■ Document segment:
= = = = =
I will use the other blog (http://andiskaulins.spaces.live.com) to show the photos I took last week. I will publish my thoughts about last week in this blog in no particular order.
Today, we will sit about the apartment, rest, relax and make love. I will try to read through all the entries Seablogger made in the past week.
Last week, the wife advised me to not complain. She did not make any effort to sell me on her plans for the week.
As soon as we passed the gates to the Dinosaur Park in Changzhou on May 1, we saw a near fight. One of the visitors was trying to attack a Park staff member who was wearing a teal Park jacket. Five of his co-workers, also wearing teal jackets, were needed to fend off the irate visitor who wanted to have a go at the particular staff member. Eventually, the irate visitor was subdued enough that the targeted worker could be taken away. Thinking of the tour group that took the wife and me to the Great Wall, I yearned to see the visitor get at the worker. But of course he didn't. This was the defining moment of my week.
I was so bored that I was actually looking forward to watching a NBA basketball game. The NBA is big in China. In the countryside I could see images of NBA players (not just Yao Ming) everywhere. In Huangqiao, a sports shoe shop had a huge picture of Shane Battier on its walls.
I had to watch a lot of Chinese TV to pass the time. There is one English language television channel in China CCTV9 or CCTV International as it calls itself. When it came to Wuxi, it was exciting for one day. Foreigners instead try to watch Satellite TV. CCTV9 news lead story is almost always about some country's leaders visiting China. Then there is aways video of the foreign leader meeting a Chinese leader accompanied by an announcer telling us that both leaders pledged to improve their countries' relations and that the visiting leader affirmed the One China policy. There is a vague anti-American slant to everything. (because of this, I have had the anti-American expats tell me that CCTV9 is more balanced than Fox News. Seriously) I watched reports of a World Wildlife Federation conference where America was declared the most guilty on Global Warming and that China was passing legislation and enacting programs to reduce CO2 emissions. CCTV9 also gives lead coverage to any inter-governmental or U.N. conference imaginable. Last week, there was an ASEAN meeting of finance ministers.
= = = = =
■ Collected material:
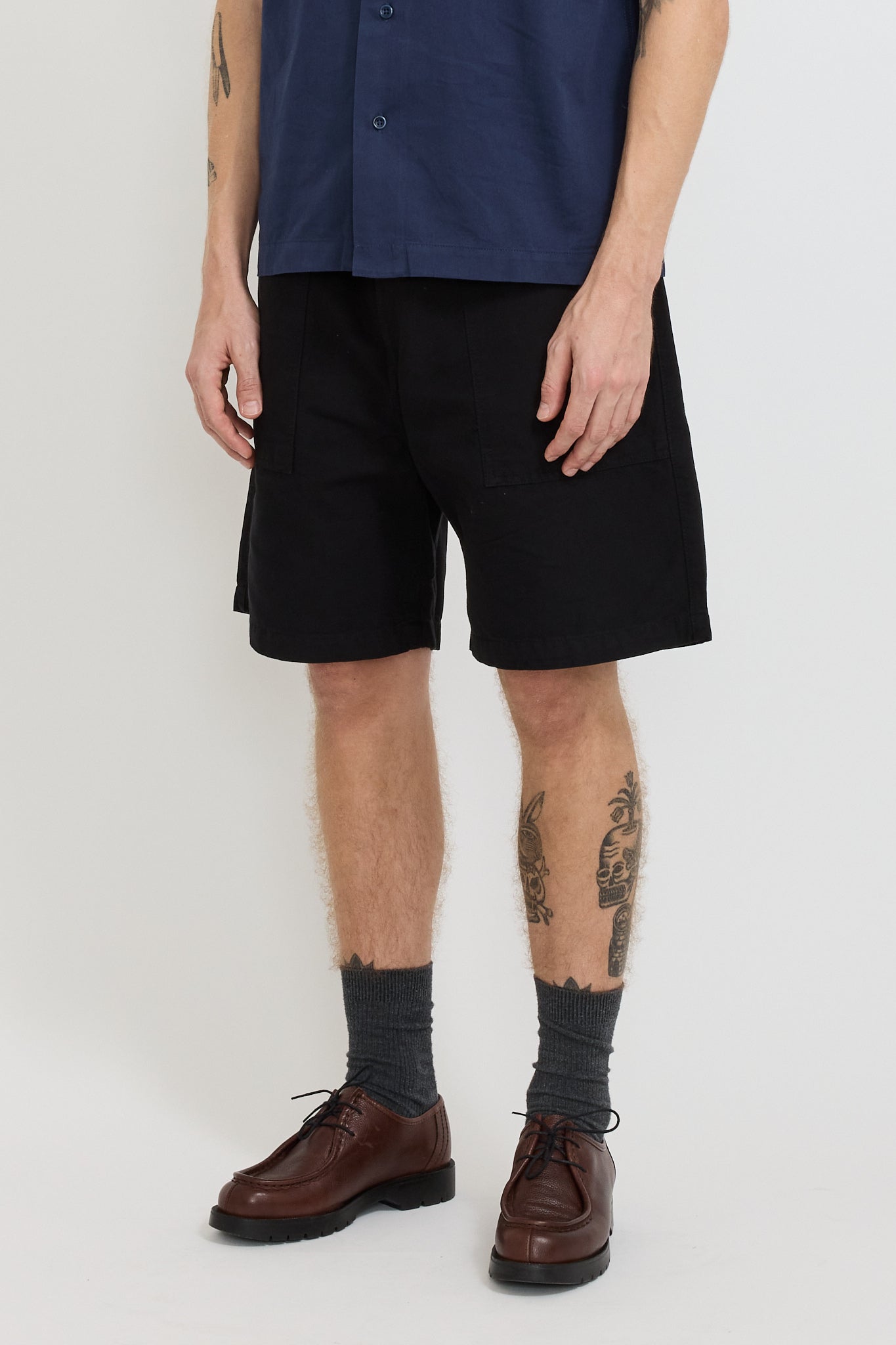 Service Works | Classic Canvas Chef Shorts Black | Maplestore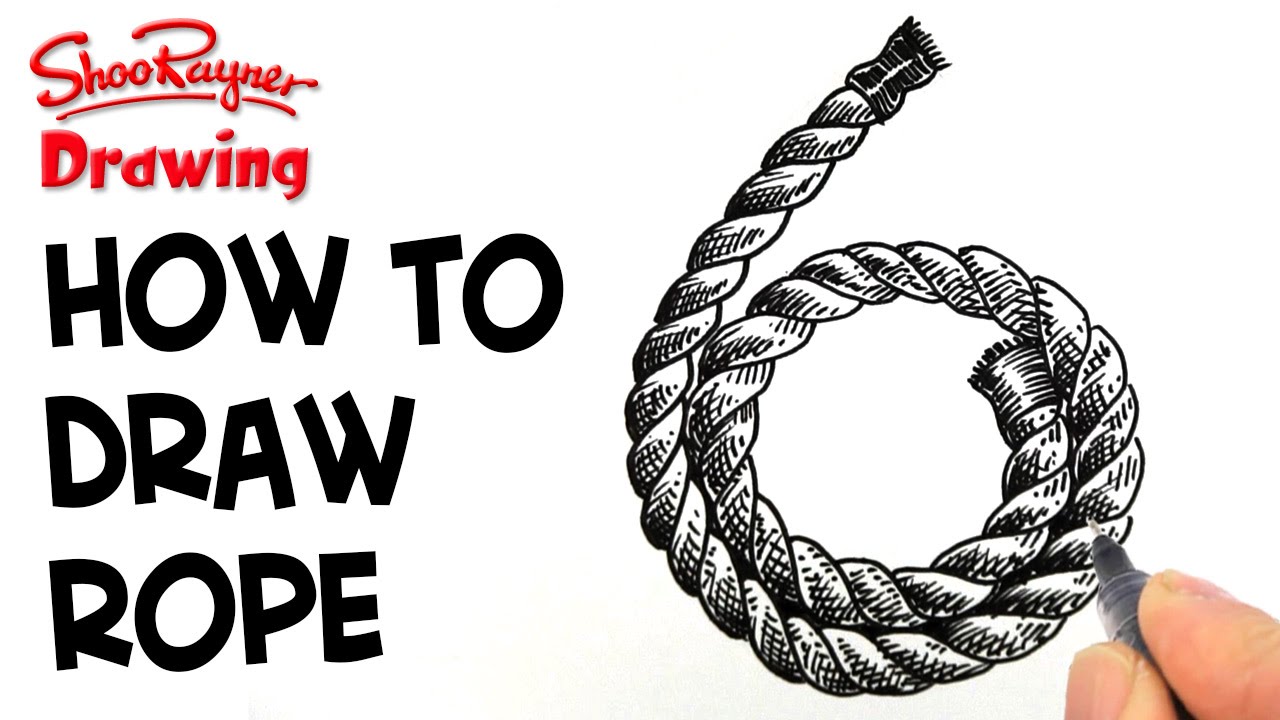 How to draw coiled rope - clock face #6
= = = = =
■ Action item:
According to the blog post, whose huge picture hung on the walls of a sports shoe shop in Huangqiao? This material comes from a different source than the blog post.

■ Solution to this exercise:
Shane Battier